Separation agreements are an excellent option to consider when the parties separate or divorce because when a couple decides go their separate ways following a relationship they essentially have three options to help resolve the legal issues that exist between them. The parties can settle the matters out of court through their respective counsel by way of negotiation and mediation which results in a drafted separation agreement, they can use an alternative dispute resolution process such as arbitration or collaborative law, or they can proceed by way of litigation. Most parties often find that the easiest and least expensive way to settle any issues is by having their lawyers draft a separation agreement. It is highly cost effective and is generally much less expensive than pursuing litigation.

Separation agreements are an excellent means to resolving any issues that results from the breakdown of a relationship as the parties have complete control over how their issues should be resolved. When compared to litigation the parties technically loose their control as all authority is vested in the judge who will determine how the issues should be resolved. In addition, litigation is often stressful, expensive, offers no guarantee of success, and can be exceptionally acrimonious. However, it is important to note that even if the parties have invovled themselves in litigation it is never too late to consummate a separation agreement. Settlement can occur at any stage of the litigation process at which point separation agreements can be drafted and formalized.

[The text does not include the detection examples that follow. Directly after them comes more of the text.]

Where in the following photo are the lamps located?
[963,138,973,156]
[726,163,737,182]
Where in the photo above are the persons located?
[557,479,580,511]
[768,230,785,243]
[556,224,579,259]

The process of drafting a separation agreement occurs by way of negotiation. Generally, each party to the agreement has a basic idea as to what they would like to agree upon and settle. The parties thus exchange their ideas until a compromise is made, usually at some midpoint between both parties positions. Once a final agreement is reached one party will have their respective lawyer draft the contract and present it to the other party. The draft is carefully reviewed and revisions are noted. It is impotant to note that the drafting of the agreement requires intimate knowledge of family law including the legislation and caselaw as well as a honed skill in contract drafting. We therefore recommend that drafting a separation agreement is not attempted on your own.

It is at this point that the parties then sit down with their respective lawyer and review the agreement which is explained in full detail exactly how the agreement protects their interests. Each lawyer then provides independent legal advice to their client and the agreement is subsequently consummated in front of witnesses. The lawyers will then sign the certificate of independent legal advice acknowledging that same was provided to their clients. Most often four separate copies of the agreement are executed. Each lawyer receives a copy and each party to the agreement as well.

There are several common formalities that separation agreements are subject to as per the Family Law Act in order to be valid in Ontario. These requirements include the agreement must be set out in writing, the agreements should be signed by each party in the presence of a witness, the parties should not be under the age of majority or suffer from any other legal disability, and the agreement must clearly identify each party and the nature of their rights and obligations to one another. In addition, both parties must enter into the agreement freely and without undue pressure, influence, or coercion. It is also important that each party disclose in full their finances and be represented by a lawyer or at a minimum receive independent legal advice otherwise the agreement may be less reliable in the future and can thus be open to dispute.